What you are asked to do – Go through the listing and repeat each entry exactly, but include no pictures.

Exercise materials –
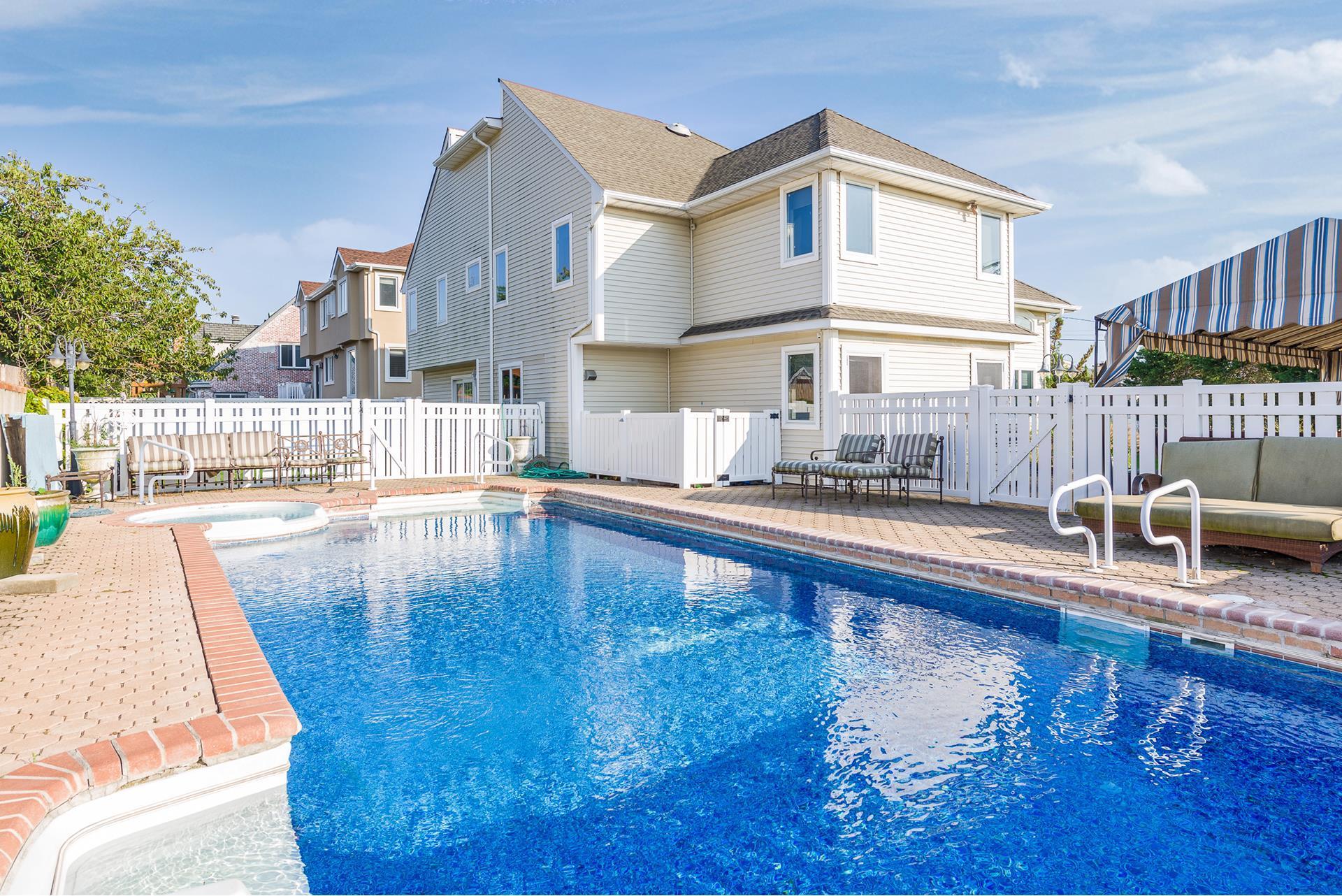 9 Redan Rd, Lido Beach, NY 11561 - Estimate and Home Details | Trulia
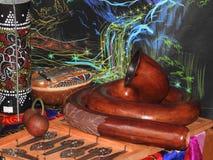 Mystieke achtergrond met rituele voorwerpen van esoterische, geheime, waarzegging, magische voorwerpen Geheim, esoterisch, waarze stock foto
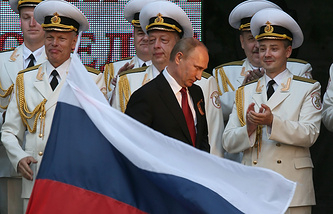 Vladimir Putin (center) on a visit to Crimea
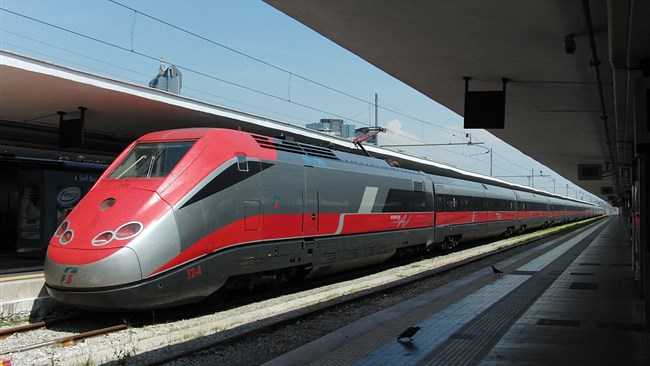 Iran and Italy will sign a deal worth 1.2 billion euros next week to build a high-speed railway between the central cities of Arak and Qom.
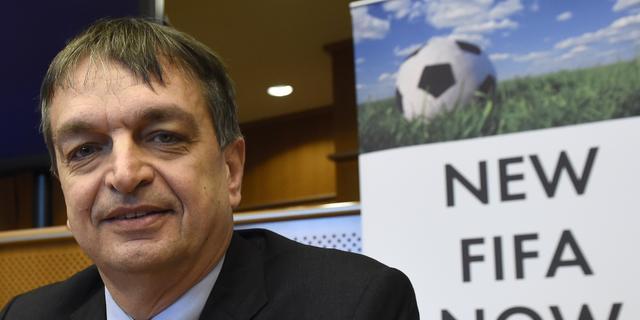 Champagne verbaasd over FIFA-kandidatuur Van Praag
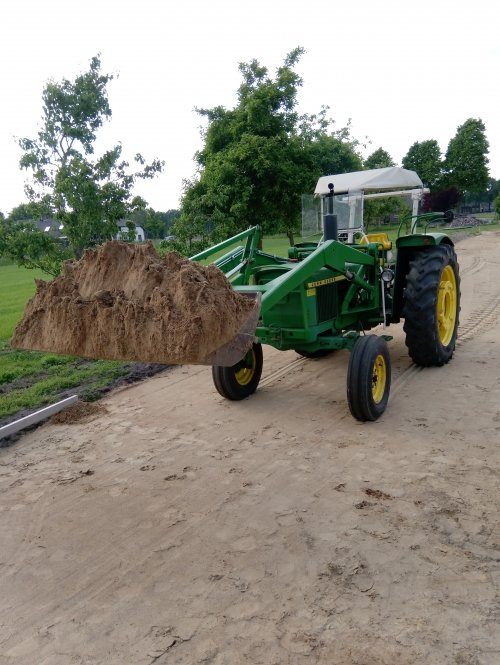 Foto van een John Deere 1120 bezig met zand verplaatsen voor de nieuwe bestrating. Geplaatst door JvH 1120 op 15-07-2019 om 18:00:32, met 6 reacties.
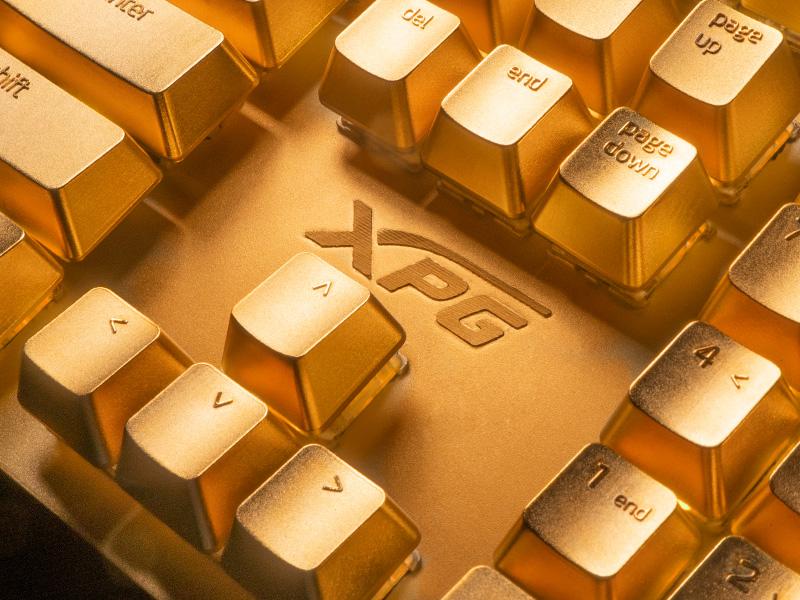XPG показа златна клавиатура на TGS 2019 в Тайланд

Task result –
 9 Redan Rd, Lido Beach, NY 11561 - Estimate and Home Details | Trulia
 Mystieke achtergrond met rituele voorwerpen van esoterische, geheime, waarzegging, magische voorwerpen Geheim, esoterisch, waarze stock foto
 Vladimir Putin (center) on a visit to Crimea
 Iran and Italy will sign a deal worth 1.2 billion euros next week to build a high-speed railway between the central cities of Arak and Qom.
 Champagne verbaasd over FIFA-kandidatuur Van Praag
 Foto van een John Deere 1120 bezig met zand verplaatsen voor de nieuwe bestrating. Geplaatst door JvH 1120 op 15-07-2019 om 18:00:32, met 6 reacties.
XPG показа златна клавиатура на TGS 2019 в Тайланд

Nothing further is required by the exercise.